-- Begin PASSAGE GIVEN --

This was an opportunistic posting. Joseph Burns from Cornell University
gave a lecture at JPL yesterday which I attended, and the title of his lecture was
"Swapping Rocks: The Transfer of Eject Between the Planets". He focused
mainly on the transfer of material from Mars and the Moon to Earth, but did
talk briefly about other bodies in the solar system. Here are some tibits
from my notes on the lecture.
The impact velocity of a typical meteor is from 10-20 km/second. If you
look at the escape velocity of some of the planets, it is possible that
some of the kinetic energy from the meteor can be transferred to material
on the surface of the planet:
Escape Velocity
Moon 2.3 km/sec
Mars 5 km/sec
Earth 11.2 km/sec
Also, the areas adjacent to the actual impact craters are the best candidates
for material to be ejected and remain unshocked.
Burns did a number of simulations of ejecta material to see where they
end up, and here are some of the results of the simulation.

-- End PASSAGE GIVEN --
-- Begin COLLECTED DATA --

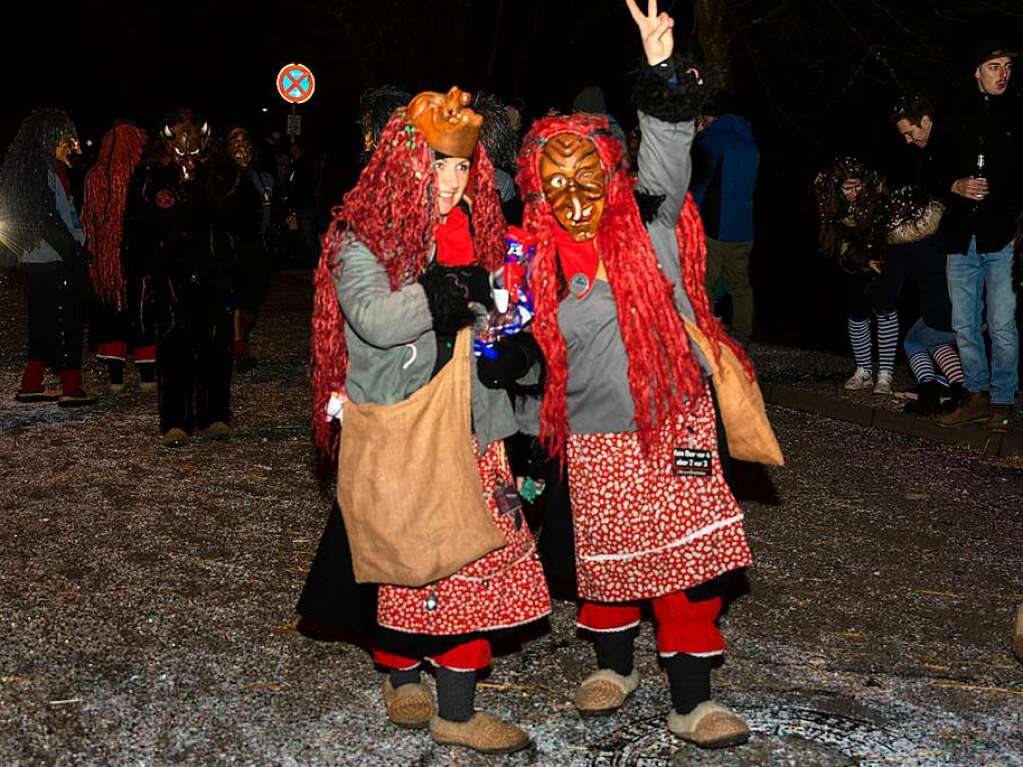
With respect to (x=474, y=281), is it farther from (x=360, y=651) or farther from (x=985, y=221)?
(x=985, y=221)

-- End COLLECTED DATA --

# YOUR TASKS
1. According to the lecture notes, what is the escape velocity of Mars?
2. Return the portion of the lecture notes from "This was an" up to and including "on the lecture.", copied word for word.

# ANSWERS FOR THIS EXERCISE
1. 5 km/sec

2.
This was an opportunistic posting. Joseph Burns from Cornell University
gave a lecture at JPL yesterday which I attended, and the title of his lecture was
"Swapping Rocks: The Transfer of Eject Between the Planets". He focused
mainly on the transfer of material from Mars and the Moon to Earth, but did
talk briefly about other bodies in the solar system. Here are some tibits
from my notes on the lecture.